2012 AFL Grand Final, MCG, Hawthorn versus Sydney
I’m having a pre-grand final lunch at Southgate with Ralph who carries the stocky appearance of comedian, Max Gillies, and a cheerful cynicism about AFL administration. He grew up in the Melbourne suburb of Northcote when self-preservation meant barracking for Collingwood. We’re usually joined by Phil, another Pie fan, but he’s in Turkey en route from Scotland and feeling gratified about the decision to gallivant given the Magpie’s lack of representation.
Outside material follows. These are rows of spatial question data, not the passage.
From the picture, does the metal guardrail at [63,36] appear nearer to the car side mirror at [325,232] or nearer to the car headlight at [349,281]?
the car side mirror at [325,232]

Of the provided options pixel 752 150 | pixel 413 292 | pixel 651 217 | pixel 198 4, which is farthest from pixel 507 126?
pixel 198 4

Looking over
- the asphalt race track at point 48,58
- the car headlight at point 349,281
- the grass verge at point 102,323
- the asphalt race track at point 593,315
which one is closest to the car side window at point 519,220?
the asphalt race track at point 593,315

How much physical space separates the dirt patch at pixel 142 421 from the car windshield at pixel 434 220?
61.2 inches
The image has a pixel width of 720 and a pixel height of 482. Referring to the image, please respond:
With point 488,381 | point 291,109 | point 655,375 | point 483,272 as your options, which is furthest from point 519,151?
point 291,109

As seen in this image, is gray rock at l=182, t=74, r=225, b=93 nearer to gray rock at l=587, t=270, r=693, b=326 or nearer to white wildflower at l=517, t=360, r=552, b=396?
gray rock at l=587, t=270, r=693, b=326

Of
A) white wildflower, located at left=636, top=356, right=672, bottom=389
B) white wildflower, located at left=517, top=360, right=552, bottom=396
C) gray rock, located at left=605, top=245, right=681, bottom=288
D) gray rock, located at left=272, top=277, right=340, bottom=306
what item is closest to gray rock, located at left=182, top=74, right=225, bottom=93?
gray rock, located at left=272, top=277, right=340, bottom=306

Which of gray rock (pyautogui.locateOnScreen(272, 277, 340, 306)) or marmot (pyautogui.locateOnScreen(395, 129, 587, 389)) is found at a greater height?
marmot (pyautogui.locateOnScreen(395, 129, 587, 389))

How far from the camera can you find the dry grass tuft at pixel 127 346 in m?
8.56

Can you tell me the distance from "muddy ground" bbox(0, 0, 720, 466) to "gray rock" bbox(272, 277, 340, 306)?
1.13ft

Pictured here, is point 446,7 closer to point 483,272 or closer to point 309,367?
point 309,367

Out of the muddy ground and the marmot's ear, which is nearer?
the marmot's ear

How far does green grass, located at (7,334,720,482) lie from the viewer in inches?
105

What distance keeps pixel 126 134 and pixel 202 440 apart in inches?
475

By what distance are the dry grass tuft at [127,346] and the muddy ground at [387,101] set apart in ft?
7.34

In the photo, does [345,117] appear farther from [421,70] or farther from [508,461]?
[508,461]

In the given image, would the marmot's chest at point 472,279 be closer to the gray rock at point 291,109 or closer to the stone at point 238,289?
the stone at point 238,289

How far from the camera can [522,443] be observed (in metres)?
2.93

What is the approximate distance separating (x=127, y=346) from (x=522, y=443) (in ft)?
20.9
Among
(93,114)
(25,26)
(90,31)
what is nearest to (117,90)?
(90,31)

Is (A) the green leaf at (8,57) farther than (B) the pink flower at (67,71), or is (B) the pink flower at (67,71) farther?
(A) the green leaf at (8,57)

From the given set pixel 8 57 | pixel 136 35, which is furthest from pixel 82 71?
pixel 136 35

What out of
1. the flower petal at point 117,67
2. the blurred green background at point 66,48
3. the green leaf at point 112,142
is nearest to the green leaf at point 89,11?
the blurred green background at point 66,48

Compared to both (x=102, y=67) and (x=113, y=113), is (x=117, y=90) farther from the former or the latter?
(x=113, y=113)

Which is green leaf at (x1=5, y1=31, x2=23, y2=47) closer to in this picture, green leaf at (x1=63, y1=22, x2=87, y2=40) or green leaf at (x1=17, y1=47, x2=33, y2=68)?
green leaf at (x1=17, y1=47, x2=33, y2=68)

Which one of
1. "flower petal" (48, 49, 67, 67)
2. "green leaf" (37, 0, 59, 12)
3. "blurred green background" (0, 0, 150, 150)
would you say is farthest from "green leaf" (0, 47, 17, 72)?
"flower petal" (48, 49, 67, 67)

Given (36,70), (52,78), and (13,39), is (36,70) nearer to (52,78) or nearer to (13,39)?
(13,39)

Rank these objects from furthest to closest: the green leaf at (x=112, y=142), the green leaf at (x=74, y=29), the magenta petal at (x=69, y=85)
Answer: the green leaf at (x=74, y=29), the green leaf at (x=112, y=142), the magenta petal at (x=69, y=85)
Ralph’s scepticism means he has little interest in the pre-match entertainment and, after last year’s Meatloaf debacle I’m feeling likewise, so we agree to arrive at the ‘G around 2.15.
A weather forecast predicting everything short of world’s end, an AFL Members’ ‘booking fee’ that’s become an expensive euphemism, and prospect of a one-sided result made me initially hesitant about attending. But Sydney took their intensity up a gear during the earlier finals and I’m more convinced they can challenge now. The weather and admission-fee-in-drag I decide to grin and bear, or maybe I’m just really captive audience.
I’m also toying with a theory the Hawks are Karma afflicted, not subject to a Kennett Curse. Though, back in 2008 I concluded Hawthorn won the GF because they wanted it most (and the Cats missed easy shots at goal because minds weren’t right). Still, part of their ‘want’ included what they termed ‘unsociable football’ and handballing defensive points …was there something Faustian about testing the spirit of the law? Did they win a flag ahead of fate’s schedule? Does a debt need repaying? Needless to say these perceptions (or prejudices) have me picking the Swans. Ralph’s going for Hawthorn.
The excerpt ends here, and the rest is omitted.